Page 27 - QARANC Vol 20 No 2 2022
P. 27

                                The Gazette QARANC Association 27
  Our VIP
guest:
Vera Hay
We were thrilled to be joined in Cardiff by Vera Hay (a holder of the Legion d’honneur no less) and who was celebrating recently turning 100-years-old.
Vera did her nurses training at St Mary Abbots hospital, London in 1940, later nursing casualties of the blitz with multiple injuries and burns. She served at Leavesden mental hospital where she met the QAIMNS nurses assisting in the care of soldiers evacuated from Dunkirk.
Vera was assigned to the 600-bed, 79th British General Hospital, which deployed to Normandy in June 1944, D-Day +4. The hospital took in more than 200 casualties per day, and Vera
slept in a trench until accommodation was found.
After the war Vera was posted to Cowglen hospital, Glasgow treating
TB patients and then in charge of a skin ward in Lincoln before retirement to marry and have a family.
      Reunion guest recalls
Dame Margot meeting
Gazette Editor Steve Bax spoke to retired QA Sarah Morgan, who was once interviewed for a nursing job by the legendary Dame Margot Turner.
 Sarah, one of the attendees at Cardiff, talked about how her lifelong association with nursing started. As a 17-year-old in the early 1960s she worked as a nursing cadet in a sanatorium in Pembrokeshire looking after children with tuberculous. She trained at a general hospital and was expected to go into midwifery, but felt it was not for her.

RECORDED DATA:
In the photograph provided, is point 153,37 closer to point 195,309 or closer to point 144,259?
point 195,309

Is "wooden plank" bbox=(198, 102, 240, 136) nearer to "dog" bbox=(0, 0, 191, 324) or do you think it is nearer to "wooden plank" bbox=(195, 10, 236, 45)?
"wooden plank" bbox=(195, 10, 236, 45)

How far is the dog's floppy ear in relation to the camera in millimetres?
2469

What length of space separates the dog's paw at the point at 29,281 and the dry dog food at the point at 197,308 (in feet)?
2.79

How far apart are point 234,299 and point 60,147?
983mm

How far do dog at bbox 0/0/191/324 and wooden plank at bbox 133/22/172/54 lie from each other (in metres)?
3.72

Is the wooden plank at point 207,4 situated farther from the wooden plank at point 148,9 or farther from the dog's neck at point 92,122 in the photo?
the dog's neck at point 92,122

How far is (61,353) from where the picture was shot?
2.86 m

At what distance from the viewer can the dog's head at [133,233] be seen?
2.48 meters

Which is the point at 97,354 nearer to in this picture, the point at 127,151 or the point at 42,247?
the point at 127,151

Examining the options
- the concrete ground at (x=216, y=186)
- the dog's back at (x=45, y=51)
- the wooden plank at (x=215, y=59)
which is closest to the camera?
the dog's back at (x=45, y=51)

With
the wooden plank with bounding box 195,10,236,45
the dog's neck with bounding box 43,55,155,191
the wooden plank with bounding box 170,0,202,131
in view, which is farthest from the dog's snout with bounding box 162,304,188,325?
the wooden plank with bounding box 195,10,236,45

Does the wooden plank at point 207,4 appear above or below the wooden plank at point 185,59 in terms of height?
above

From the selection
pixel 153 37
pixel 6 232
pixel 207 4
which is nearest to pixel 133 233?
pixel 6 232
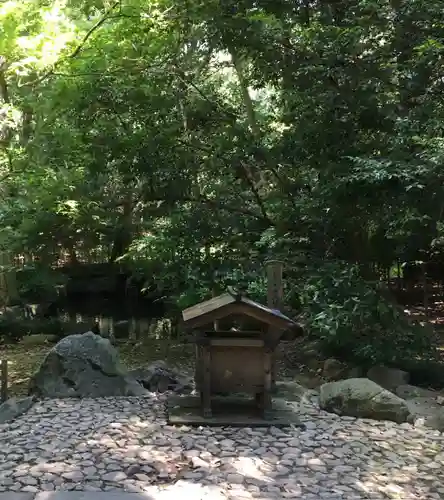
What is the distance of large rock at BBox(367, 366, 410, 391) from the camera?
674cm

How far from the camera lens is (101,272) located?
61.0ft

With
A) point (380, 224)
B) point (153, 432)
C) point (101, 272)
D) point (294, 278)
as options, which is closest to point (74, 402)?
point (153, 432)

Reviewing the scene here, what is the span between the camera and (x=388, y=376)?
682 centimetres

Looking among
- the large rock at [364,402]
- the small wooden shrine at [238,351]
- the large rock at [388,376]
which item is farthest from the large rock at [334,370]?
the small wooden shrine at [238,351]

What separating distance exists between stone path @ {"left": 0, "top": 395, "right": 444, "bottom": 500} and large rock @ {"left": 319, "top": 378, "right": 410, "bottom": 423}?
135 millimetres

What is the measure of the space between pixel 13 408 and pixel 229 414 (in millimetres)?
1963

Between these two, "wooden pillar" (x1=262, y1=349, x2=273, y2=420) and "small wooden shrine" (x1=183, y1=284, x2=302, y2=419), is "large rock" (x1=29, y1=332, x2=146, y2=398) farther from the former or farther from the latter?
"wooden pillar" (x1=262, y1=349, x2=273, y2=420)

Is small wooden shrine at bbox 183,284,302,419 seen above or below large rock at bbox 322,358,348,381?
above

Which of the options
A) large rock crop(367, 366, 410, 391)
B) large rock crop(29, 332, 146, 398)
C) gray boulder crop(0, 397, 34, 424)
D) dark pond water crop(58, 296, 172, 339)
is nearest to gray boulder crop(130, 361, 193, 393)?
large rock crop(29, 332, 146, 398)

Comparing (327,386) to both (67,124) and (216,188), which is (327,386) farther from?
(67,124)

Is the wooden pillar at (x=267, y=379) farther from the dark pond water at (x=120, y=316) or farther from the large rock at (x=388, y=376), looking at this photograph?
the dark pond water at (x=120, y=316)

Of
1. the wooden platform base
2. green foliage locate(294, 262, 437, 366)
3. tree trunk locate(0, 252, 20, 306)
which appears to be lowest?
the wooden platform base

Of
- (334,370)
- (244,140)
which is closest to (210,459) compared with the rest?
(334,370)

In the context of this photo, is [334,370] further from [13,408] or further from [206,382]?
[13,408]
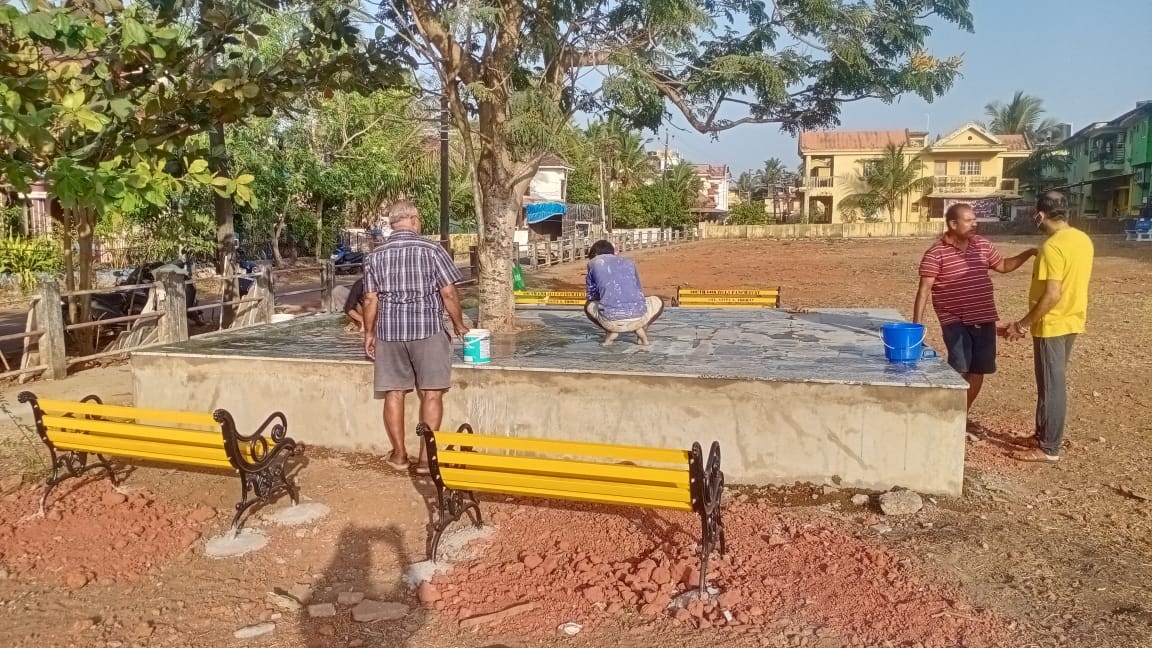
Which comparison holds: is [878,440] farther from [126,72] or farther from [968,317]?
[126,72]

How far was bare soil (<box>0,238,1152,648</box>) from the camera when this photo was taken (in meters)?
3.41

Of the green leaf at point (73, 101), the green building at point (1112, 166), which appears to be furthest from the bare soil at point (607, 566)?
the green building at point (1112, 166)

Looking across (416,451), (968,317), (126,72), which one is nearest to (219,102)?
(126,72)

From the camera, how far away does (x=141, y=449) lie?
4.54 m

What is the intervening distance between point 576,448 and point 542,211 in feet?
110

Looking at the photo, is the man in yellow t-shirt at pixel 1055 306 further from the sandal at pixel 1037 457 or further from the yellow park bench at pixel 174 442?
the yellow park bench at pixel 174 442

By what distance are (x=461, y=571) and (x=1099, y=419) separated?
5.40 metres

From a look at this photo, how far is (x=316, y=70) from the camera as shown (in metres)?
7.23

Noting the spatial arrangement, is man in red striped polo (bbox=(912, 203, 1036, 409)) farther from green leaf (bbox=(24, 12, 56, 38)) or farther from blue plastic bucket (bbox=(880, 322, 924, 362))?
green leaf (bbox=(24, 12, 56, 38))

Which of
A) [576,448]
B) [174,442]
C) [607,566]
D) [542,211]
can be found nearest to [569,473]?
[576,448]

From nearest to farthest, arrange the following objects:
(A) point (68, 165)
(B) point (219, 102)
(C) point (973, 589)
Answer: (C) point (973, 589) → (A) point (68, 165) → (B) point (219, 102)

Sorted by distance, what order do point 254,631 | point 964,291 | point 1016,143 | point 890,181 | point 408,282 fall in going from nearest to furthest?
point 254,631, point 408,282, point 964,291, point 890,181, point 1016,143

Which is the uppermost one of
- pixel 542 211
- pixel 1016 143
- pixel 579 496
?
pixel 1016 143

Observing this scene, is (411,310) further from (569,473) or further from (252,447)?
(569,473)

DIRECTIONS FOR THIS TASK: Copy the stretch of the Gazette page from "Page 27 - QARANC" through "evacuated from Dunkirk." word for word.

ANSWER AREA:
Page 27 - QARANC Vol 20 No 2 2022
P. 27

                                The Gazette QARANC Association 27
  Our VIP
guest:
Vera Hay
We were thrilled to be joined in Cardiff by Vera Hay (a holder of the Legion d’honneur no less) and who was celebrating recently turning 100-years-old.
Vera did her nurses training at St Mary Abbots hospital, London in 1940, later nursing casualties of the blitz with multiple injuries and burns. She served at Leavesden mental hospital where she met the QAIMNS nurses assisting in the care of soldiers evacuated from Dunkirk.